From: Zhao Liu <zhao1.liu@intel.com>
To: Paolo Bonzini <pbonzini@redhat.com>
Cc: qemu-devel@nongnu.org, qemu-rust@nongnu.org,
Zhao Liu <zhao1.liu@intel.com>
Subject: Re: [PATCH 0/5] rust/hpet: complete moving state out of HPETTimer
Date: Mon, 16 Mar 2026 23:21:59 +0800 [thread overview]
Message-ID: <abggFzbWA2Dfkuvm@intel.com> (raw)
In-Reply-To: <20251117084752.203219-1-pbonzini@redhat.com>
Hi,
> I'm leaving out the conversion to Mutex because, as Zhao noticed, it
> has a deadlock - the timer callback tries to grab the HPET mutex inside
> the BQL, where as the vCPU tries to grab the BQL inside the HPET mutex.
> This is not present in the C code only because... it doesn't take the
> lock at all in places where it should. In particular hpet_timer() reads
> and writes t->cmp and t->cmp64 outside the lock, while hpet_ram_write()
> does so within the lock via hpet_set_timer().

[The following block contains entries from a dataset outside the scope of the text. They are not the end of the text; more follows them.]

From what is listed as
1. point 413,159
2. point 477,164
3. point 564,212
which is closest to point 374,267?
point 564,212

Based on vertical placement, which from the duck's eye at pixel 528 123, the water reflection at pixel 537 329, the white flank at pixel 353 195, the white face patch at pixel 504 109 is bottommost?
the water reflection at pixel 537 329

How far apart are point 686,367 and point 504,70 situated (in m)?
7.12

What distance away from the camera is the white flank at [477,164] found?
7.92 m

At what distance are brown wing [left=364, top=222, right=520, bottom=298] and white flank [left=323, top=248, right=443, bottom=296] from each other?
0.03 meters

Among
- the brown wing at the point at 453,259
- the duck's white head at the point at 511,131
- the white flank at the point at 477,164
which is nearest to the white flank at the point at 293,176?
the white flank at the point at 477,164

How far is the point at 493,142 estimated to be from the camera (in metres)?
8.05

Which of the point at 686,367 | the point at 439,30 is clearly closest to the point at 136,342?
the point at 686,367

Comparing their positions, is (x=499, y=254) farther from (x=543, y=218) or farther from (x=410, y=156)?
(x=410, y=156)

About this issue, I'd like to continue previous discussion and share
some my thoughts.
Review the Current Issue
========================
To better explain the scope of locks and compare different options later,
let me go over the previous issue in more detail.
HPET's timer callback hpet_timer() currently does NOT hold s->lock (the
device mutex). This is a data race bug: it modifies t->cmp64, t->cmp,
t->wrap_flag, and calls update_irq() -- all of which race with
hpet_ram_write().
However, fixing this by adding QEMU_LOCK_GUARD(&s->lock) to hpet_timer()

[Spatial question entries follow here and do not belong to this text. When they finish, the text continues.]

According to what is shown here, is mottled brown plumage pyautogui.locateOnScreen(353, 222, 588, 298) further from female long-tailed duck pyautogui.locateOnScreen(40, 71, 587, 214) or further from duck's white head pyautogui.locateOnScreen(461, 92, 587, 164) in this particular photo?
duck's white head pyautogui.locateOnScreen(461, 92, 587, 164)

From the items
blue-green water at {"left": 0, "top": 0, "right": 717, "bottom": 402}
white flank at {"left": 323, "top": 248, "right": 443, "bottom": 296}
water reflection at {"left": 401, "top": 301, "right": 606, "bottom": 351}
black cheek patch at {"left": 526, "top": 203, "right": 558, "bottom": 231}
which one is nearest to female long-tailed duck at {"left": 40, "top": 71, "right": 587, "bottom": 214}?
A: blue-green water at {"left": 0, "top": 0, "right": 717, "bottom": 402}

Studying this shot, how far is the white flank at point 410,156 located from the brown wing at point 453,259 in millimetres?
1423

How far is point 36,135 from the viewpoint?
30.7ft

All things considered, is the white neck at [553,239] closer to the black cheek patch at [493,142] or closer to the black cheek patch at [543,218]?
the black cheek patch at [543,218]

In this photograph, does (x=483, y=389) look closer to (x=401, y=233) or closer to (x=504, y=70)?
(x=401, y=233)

creates an AB-BA deadlock:
Path A (timer callback): BQL → mutex
main_loop_wait() holds BQL
→ qemu_clock_run_all_timers()
→ timerlist_run_timers()
→ hpet_timer()
→ QEMU_LOCK_GUARD(&s->lock) // mutex under BQL
Path B (MMIO write): mutex → BQL
lockless_io = true, so no BQL on entry
→ hpet_ram_write()
→ QEMU_LOCK_GUARD(&s->lock) // mutex first
→ update_irq()
→ BQL_LOCK_GUARD() // BQL under mutex
→ qemu_set_irq()
I think we could have these 3 options in hand:
* lockless timer: unlock bql for HPET timer handler - like lockless MMIO did
* lockless irq: implement lockless ioapic/gic/...

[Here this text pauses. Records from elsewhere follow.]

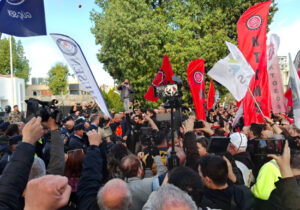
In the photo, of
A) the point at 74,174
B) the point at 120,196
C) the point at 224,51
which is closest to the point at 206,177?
the point at 120,196

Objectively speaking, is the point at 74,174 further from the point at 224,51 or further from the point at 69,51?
the point at 224,51

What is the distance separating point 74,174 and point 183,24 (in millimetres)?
19360

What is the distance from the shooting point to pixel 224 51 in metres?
22.8

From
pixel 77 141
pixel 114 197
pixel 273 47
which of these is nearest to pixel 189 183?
pixel 114 197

* defer call: defer BQL related call outside of mutex context.
Since the Rust implementations are currently mirrors of the C code, I'll use
C-side pseudocode as the main examples.
Option 1: Lockless timer attribute
==================================
Add a QEMU_TIMER_ATTR_LOCKLESS flag. In timerlist_run_timers(), release
BQL before invoking a timer callback marked with this attribute, and
re-acquire it afterward:
/* in timerlist_run_timers(), around cb(opaque) call: */
bool release_bql = (ts->attributes & QEMU_TIMER_ATTR_LOCKLESS)
&& bql_locked();
if (release_bql) {
bql_unlock();
}
cb(opaque);
if (release_bql) {
bql_lock();
}
With this, HPET's timer callback runs without BQL, and can do:
hpet_timer() {
QEMU_LOCK_GUARD(&s->lock); // mutex first, no BQL held
...
update_irq(t, 1); // takes BQL inside → mutex→BQL
}
Both paths become mutex→BQL. Deadlock eliminated.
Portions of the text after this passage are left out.